- **Text segment**
We’ve written in the past about Twitter‘s emergence as a platform for serious discourse, and it’s true that some serious discussions about technology, politics, religion, and all sorts of important issues are taking place twenty-four hours per day on Twitter. It’s also becoming an increasingly more important distribution point for breaking news. But we shouldn’t overlook the social benefit that Twitter has for people, especially those who work at home.

Last week, Chris Garrett wrote at The Blog Herald that Twitter is the new coffee break for home workers. “As more and more of us work remotely it is common to feel isolated or just miss out on the office banter we have grown used to,” wrote Garrett. Though most home workers stay connected to colleagues via instant messaging applications, email, and telephone, sometimes we want to take part in some non-work-related banter to relieve stress. Jason Calacanis would never approve but a mid-day social break can actually boost productivity by making sure you don’t get burned out.

- **Data entries**
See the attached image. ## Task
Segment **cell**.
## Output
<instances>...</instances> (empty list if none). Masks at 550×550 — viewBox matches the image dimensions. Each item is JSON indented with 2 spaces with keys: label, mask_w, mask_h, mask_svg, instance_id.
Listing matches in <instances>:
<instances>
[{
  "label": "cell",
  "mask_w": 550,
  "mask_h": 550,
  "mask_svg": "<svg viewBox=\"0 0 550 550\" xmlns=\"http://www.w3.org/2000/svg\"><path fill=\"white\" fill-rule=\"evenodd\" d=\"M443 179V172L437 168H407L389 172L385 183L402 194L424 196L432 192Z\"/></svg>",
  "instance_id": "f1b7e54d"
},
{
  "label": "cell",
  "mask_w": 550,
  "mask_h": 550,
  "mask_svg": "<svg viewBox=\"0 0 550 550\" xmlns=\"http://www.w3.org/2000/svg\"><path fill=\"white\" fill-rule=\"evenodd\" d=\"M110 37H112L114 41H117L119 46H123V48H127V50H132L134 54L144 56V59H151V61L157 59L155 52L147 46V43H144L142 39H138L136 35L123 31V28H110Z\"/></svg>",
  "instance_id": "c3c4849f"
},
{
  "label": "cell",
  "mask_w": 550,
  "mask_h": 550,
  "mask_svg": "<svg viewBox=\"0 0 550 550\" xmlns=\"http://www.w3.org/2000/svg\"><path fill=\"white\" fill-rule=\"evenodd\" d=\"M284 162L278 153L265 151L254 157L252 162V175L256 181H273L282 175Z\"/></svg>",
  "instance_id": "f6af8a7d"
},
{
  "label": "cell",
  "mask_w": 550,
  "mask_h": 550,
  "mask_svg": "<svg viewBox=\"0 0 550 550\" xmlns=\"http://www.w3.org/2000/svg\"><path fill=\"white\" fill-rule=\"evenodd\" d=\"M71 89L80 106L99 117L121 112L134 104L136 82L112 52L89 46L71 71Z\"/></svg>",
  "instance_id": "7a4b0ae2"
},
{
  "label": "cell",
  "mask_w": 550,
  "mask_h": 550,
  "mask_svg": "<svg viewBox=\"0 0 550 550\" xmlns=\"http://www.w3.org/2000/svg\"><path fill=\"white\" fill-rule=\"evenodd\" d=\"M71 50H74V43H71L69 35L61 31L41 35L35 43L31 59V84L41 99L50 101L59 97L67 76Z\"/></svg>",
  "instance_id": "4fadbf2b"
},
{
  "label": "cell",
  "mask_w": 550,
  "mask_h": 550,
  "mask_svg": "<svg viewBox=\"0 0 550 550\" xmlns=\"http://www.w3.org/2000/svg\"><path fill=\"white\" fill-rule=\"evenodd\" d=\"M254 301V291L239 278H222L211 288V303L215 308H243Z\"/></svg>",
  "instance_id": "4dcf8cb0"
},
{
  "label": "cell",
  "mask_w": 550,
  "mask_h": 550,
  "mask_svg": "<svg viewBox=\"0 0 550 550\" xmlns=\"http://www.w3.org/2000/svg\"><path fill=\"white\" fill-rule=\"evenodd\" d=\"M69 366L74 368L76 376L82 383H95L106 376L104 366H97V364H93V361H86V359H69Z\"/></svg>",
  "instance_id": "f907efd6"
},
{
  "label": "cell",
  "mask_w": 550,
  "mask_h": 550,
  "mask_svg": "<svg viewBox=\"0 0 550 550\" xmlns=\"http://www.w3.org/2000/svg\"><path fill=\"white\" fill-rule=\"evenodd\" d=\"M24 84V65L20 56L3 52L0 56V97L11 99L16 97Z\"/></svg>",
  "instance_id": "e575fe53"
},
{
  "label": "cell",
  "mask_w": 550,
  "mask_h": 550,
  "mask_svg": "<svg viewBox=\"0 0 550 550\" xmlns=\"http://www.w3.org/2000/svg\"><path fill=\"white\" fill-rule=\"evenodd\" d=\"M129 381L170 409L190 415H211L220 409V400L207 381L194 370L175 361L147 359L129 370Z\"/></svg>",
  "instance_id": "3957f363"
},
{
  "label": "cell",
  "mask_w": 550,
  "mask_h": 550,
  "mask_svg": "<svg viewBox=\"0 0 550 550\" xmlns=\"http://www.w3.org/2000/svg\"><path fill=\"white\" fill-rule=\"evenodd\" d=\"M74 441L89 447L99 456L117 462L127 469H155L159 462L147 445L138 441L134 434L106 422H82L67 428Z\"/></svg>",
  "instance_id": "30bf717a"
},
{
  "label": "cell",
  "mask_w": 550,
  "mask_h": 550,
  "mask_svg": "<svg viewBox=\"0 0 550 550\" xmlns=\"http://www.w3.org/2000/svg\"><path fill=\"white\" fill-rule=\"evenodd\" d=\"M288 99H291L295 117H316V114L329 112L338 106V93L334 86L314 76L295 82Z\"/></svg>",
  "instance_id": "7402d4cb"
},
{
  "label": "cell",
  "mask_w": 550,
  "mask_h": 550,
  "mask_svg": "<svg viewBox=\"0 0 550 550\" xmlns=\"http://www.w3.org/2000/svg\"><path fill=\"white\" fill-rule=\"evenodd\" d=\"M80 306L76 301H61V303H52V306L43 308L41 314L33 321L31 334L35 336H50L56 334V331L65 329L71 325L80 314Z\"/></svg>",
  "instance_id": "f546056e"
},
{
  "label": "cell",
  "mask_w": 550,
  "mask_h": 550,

- **Exercise task**
Can you write the next part of the piece on Twitter as a coffee break for home workers, starting after its last sentence? These rows play no part in what comes next.

- **Exercise result**
And Twitter can provide a perfect setting for that virtual water cooler chit chat.

I find that during the day I only peripherally pay attention to the Twitter stream coming at me via Twhirl (my Twitter-client of choice), and every once in awhile something will pique my interest enough to jump in and join a conversation for a few minutes. The amount of conversations you can voyeuristically take part in over the course of the day via Twitter when you’re following just a handful of people is immense.

I’ve worked very few office jobs in my life, but the conversations I can eavesdrop on and take part in on Twitter often feel a lot like the coffee break banter that goes on in offices. Today, for example, an impromtu battle of colored “teams” broke out on Twitter where people joined “teams” to see who could gather the most followers. Blue, orange, red, yellow, pink, green, gold, off-white, and even plaid. That sure sounds like office-style shenanigans to me!

It’s easy to feel like part of an active community on Twitter with very little work, and that can be uplifting when you sit at home staring at a computer screen all day. Also be sure to check out Alex Iskold’s 5 Ways to Have Fun with Twitter When You’re Bored.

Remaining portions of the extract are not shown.